C’est une annonce qui tombe à point nommé. En plein tour de table, la start-up française Mecaware, spécialisée dans le recyclage des métaux pour batteries, vient d’obtenir l’aide de l’Union européenne via son programme EIC Accelerator. Concrètement, la Banque européenne d’investissement (BEI) subventionnera la jeune pousse à hauteur de 2,5 millions d’euros et prendra des parts dans son capital. « C’est très prestigieux et ça va beaucoup nous aider pour le futur », confie Benoît Samanos, directeur des opérations. Industrialisation, politiques européennes : ce dernier revient pour La Tribune sur les prochains enjeux de l'entreprise.
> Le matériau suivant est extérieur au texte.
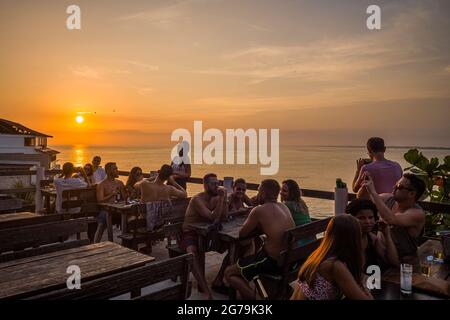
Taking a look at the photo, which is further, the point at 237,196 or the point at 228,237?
the point at 237,196

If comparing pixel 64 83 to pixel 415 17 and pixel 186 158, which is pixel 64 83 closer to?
pixel 186 158

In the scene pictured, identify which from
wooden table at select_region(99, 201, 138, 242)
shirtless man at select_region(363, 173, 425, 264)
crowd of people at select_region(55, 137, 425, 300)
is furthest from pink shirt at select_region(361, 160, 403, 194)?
wooden table at select_region(99, 201, 138, 242)

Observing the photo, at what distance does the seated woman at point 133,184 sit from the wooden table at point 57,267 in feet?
11.0

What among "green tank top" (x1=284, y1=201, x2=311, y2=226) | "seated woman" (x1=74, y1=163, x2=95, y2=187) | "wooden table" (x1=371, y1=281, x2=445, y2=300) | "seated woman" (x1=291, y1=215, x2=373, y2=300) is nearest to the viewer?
"seated woman" (x1=291, y1=215, x2=373, y2=300)

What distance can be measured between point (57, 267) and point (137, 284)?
132 centimetres

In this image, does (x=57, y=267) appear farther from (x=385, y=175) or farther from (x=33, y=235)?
(x=385, y=175)

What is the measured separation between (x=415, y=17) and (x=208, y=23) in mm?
5111

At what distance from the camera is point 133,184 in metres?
7.29

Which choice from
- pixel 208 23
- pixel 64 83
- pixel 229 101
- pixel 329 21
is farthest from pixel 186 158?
pixel 229 101

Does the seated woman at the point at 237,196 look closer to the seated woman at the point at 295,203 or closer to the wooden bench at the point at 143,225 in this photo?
the wooden bench at the point at 143,225

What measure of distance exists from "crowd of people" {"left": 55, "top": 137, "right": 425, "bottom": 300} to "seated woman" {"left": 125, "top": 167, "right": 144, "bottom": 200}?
0.47m

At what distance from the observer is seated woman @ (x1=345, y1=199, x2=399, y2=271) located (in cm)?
310

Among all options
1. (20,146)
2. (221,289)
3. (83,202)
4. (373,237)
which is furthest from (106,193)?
(20,146)
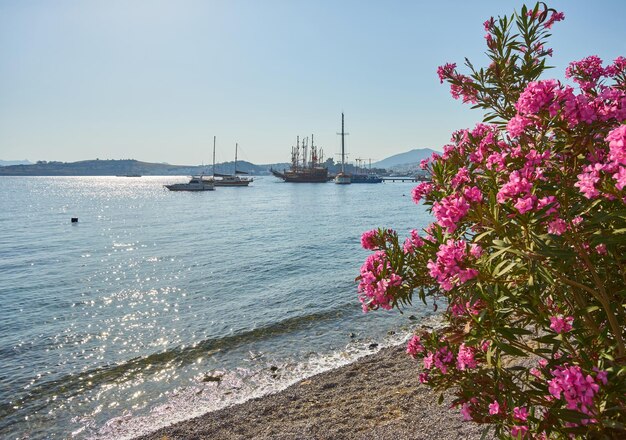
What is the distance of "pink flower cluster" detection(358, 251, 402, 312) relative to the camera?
11.8ft

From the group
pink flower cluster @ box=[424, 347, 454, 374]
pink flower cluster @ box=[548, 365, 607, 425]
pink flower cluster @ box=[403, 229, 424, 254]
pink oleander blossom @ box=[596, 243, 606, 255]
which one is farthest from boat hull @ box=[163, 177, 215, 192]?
pink flower cluster @ box=[548, 365, 607, 425]

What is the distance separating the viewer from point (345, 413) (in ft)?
25.4

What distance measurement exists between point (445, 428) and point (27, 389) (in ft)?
31.9

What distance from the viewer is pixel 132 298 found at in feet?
59.8

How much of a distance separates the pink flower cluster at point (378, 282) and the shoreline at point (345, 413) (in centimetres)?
335

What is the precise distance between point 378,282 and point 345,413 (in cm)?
510

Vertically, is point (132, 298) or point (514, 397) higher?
point (514, 397)

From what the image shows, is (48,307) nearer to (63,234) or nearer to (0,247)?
(0,247)

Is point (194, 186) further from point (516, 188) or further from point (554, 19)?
point (516, 188)

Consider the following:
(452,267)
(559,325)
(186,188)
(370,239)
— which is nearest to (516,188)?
(452,267)

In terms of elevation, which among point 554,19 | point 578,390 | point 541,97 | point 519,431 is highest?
point 554,19

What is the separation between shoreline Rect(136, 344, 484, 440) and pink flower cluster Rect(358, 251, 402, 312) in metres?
3.35

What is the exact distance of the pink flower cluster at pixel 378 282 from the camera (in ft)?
11.8

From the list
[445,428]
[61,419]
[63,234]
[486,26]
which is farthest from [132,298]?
[63,234]
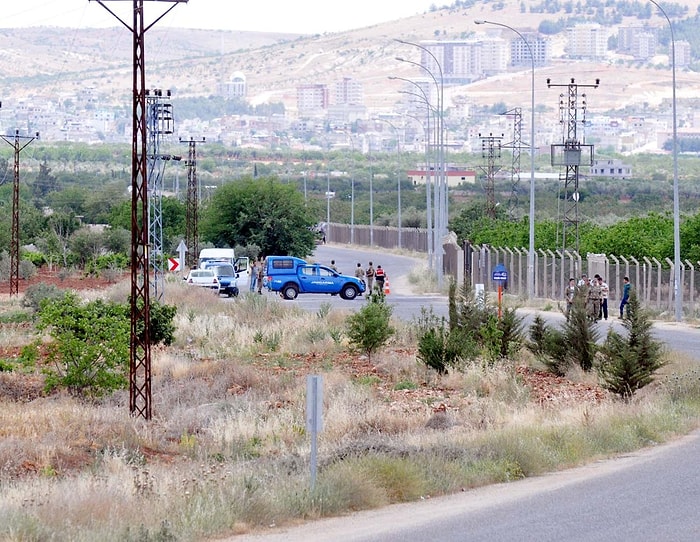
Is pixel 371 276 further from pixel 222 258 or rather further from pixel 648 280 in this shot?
pixel 648 280

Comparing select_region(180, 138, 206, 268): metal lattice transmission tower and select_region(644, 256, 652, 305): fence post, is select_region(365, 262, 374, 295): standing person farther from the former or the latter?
select_region(644, 256, 652, 305): fence post

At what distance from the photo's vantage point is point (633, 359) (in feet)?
75.5

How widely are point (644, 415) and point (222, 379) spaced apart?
940 cm

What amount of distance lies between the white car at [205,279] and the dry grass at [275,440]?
24174mm

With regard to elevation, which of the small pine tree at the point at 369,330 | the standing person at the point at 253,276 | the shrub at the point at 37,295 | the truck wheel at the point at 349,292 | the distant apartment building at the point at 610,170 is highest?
the distant apartment building at the point at 610,170

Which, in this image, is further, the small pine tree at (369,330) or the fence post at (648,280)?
the fence post at (648,280)

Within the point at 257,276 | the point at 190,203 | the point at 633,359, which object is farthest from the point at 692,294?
the point at 190,203

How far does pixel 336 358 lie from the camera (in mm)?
31703

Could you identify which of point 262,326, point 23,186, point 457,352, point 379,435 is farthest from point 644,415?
point 23,186

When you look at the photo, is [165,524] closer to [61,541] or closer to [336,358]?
[61,541]

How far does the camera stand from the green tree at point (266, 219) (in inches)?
3039

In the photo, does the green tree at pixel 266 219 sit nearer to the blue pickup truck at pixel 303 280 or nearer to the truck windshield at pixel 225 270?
the truck windshield at pixel 225 270

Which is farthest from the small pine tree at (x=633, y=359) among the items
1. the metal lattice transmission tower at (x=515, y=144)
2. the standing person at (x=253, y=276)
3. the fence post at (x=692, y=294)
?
the metal lattice transmission tower at (x=515, y=144)

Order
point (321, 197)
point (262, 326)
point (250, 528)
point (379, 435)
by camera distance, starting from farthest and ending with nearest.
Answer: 1. point (321, 197)
2. point (262, 326)
3. point (379, 435)
4. point (250, 528)
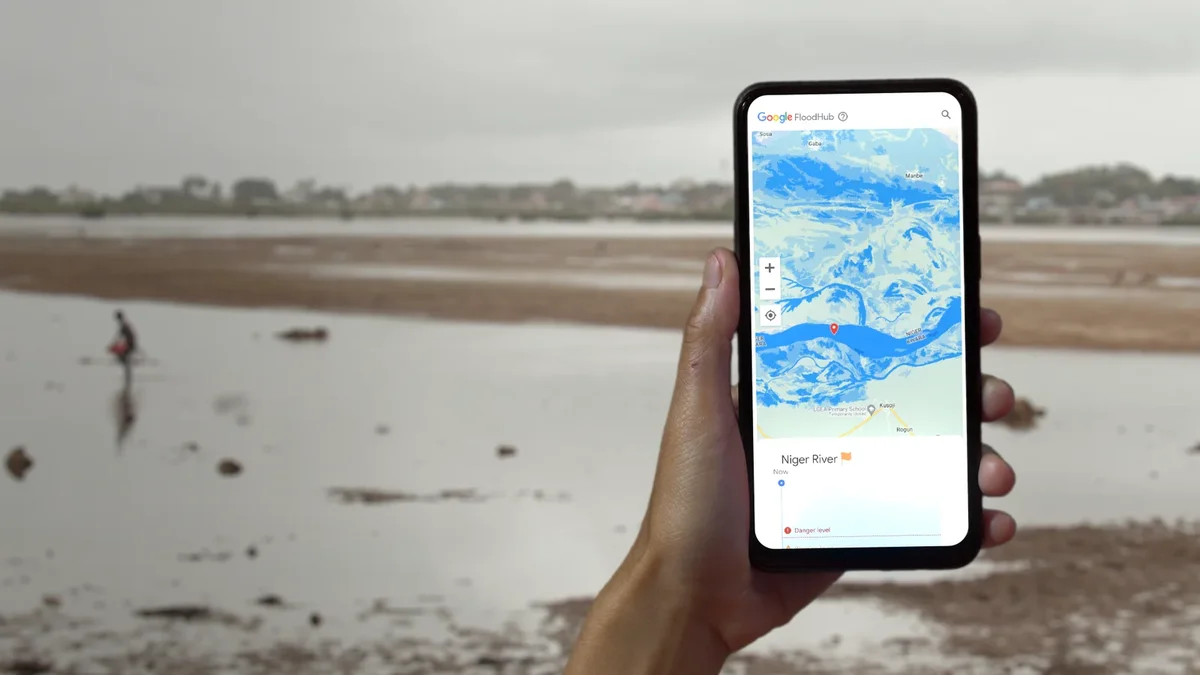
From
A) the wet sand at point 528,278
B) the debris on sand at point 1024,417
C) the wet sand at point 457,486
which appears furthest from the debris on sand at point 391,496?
the debris on sand at point 1024,417

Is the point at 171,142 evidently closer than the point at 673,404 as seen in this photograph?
No

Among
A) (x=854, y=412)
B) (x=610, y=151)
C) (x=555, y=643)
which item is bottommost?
(x=555, y=643)

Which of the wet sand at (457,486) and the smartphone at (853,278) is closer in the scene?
the smartphone at (853,278)

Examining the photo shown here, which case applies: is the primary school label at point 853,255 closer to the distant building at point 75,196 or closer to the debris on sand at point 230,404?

LA TRIBUNE. Comment accueillez-vous l’annonce des résultats ?
BENOÎT SAMANOS. L’élection à l’EIC Accelerator est une très bonne nouvelle, qui salue l'intérêt pour notre double innovation. La Banque européenne d’investissement accorde une subvention de 2,5 millions et investit jusqu'à 10 millions d'euros en equity dans Mecaware. C'est une très belle reconnaissance. Sur la partie investissement de la BEI dans Mecaware, le processus est plus long car il y a un audit préalable, comme pour n'importe quel investisseur, mais la majorité du chemin est fait.